Opposition supporters chanting at a protest rally last week in front of Ukraine’s elections commission in Kiev. Anatolii Stepanov

Ukraine's ruling party has emerged from the fractious Oct. 28 election well short of a simple majority, but support from Communists and independents should ensure its grip on the new parliament, analysts said.

Opposition parties, which made a strong showing in an election criticized as flawed by international observers, said they would continue to regard voting in some electoral districts where they had lost as crooked.

Final figures from election authorities Sunday showed that President Viktor Yanukovych's Party of the Regions remained the biggest party in the 450-seat parliament, gaining an overall 185 seats.

Despite international criticism and street protests by the opposition, the election's outcome is likely to be used by Yanukovych as a springboard from which to launch a second bid for presidential office in 2015.

The pro-business Regions, which is financed by wealthy industrialists, says it alone can provide stability in Ukraine, a major exporter of steel and grain.

Its opponents say the jailing of his chief rival, ex-prime minister Yulia Tymoshenko, was designed to weaken political resistance during the election.

The opposition, which includes Tymoshenko's Batkivshchyna (Fatherland) party, far-right nationalists and a liberal party headed by boxing champion Vitaly Klitschko, says that his rule will extend corruption and cronyism and that relations with the West will deteriorate further.

Political tension has been sharpened by the impending resumption of a second trial of Tymoshenko, who is serving a seven-year sentence for abuse of office. The new trial, which is due to resume in  Kharkiv on Tuesday, is for charges of tax evasion and embezzlement.

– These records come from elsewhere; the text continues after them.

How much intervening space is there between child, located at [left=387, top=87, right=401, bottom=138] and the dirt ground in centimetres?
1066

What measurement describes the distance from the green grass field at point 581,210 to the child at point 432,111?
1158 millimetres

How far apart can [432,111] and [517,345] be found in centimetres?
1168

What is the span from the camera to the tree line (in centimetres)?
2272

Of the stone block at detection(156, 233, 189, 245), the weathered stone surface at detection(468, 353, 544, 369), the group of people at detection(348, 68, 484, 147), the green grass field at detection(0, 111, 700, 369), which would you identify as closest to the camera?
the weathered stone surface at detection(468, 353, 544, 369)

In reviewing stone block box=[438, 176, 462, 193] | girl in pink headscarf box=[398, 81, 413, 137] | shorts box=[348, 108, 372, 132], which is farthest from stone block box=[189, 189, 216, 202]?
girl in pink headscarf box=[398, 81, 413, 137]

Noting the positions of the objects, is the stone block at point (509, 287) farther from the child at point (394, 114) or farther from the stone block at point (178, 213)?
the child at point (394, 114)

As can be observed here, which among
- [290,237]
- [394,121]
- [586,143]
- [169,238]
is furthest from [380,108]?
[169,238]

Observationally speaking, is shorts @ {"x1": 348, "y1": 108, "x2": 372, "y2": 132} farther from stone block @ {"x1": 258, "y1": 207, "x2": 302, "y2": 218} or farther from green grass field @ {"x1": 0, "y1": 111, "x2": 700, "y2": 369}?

With the Communists, who normally vote with the Regions, having 32 seats, and independents, many of whom are funded by Regions' backers, holding 43, forces aligned with Yanukovych seemed certain of a parliamentary majority of more than 225 when the assembly reconvenes next month.

But the opposition has been reshaped. Batkivshchyna took 101 seats, Klitschko's UDAR (Punch) party got 40 and Svoboda (Freedom), a Ukrainian nationalist party, secured 37. Both UDAR and Svoboda will be newcomers to parliament.

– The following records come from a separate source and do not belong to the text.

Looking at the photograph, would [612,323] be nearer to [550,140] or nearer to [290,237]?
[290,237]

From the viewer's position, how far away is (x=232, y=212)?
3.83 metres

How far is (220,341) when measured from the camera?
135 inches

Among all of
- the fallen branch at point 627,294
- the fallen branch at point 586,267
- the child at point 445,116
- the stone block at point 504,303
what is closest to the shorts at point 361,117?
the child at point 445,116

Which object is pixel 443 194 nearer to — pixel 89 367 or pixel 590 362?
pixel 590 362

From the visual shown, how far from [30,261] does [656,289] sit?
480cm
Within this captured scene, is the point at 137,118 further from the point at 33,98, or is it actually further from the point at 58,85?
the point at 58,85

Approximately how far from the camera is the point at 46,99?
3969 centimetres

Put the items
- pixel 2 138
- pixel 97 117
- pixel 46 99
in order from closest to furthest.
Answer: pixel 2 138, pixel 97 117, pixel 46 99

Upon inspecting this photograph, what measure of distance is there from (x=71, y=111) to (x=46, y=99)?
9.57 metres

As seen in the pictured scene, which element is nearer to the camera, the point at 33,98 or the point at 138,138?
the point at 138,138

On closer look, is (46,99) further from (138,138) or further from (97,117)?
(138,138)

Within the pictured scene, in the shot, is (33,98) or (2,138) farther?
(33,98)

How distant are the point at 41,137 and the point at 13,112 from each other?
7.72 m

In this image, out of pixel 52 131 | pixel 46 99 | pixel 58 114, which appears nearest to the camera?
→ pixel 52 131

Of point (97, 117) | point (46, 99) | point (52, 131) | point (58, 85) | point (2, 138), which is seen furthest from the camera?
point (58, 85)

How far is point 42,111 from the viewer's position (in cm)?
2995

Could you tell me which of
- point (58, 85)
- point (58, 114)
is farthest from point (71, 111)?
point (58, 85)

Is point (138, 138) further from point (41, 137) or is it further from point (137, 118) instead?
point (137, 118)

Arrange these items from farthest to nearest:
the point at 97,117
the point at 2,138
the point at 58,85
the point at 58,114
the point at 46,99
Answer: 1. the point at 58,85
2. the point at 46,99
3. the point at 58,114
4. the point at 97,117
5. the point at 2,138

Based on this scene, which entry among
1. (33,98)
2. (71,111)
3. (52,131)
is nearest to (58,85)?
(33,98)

"The Regions and the Communists will not have any problems putting together a majority in the new parliament because most of the independents will join them," said political analyst Mikhailo Pogrebinsky.

In response to opposition-rally participants' complaints of a crooked vote count, elections authorities have announced a revote in five individual electoral districts. But that does not suit some in the opposition coalition since it could endanger some of their candidates who won in the initial round.

Tymoshenko's party on Sunday defiantly announced it did not in any case accept the election commission's figures with respect to two constituencies that had been won by independents.

"We do not regard them as people's deputies but as criminals," a Batkivshchyna statement said. "We will do everything we can to stop these people from taking the oath, and we are convinced that a parliament formed in this way will not be legitimate."

Klitschko's UDAR party also kept up criticism of the election, saying in a statement that 1.5 percent of its votes had not been taken into account.

The three main opposition parties have yet to formulate a coordinated approach as to whether and under what circumstances they will take their places in the new parliament.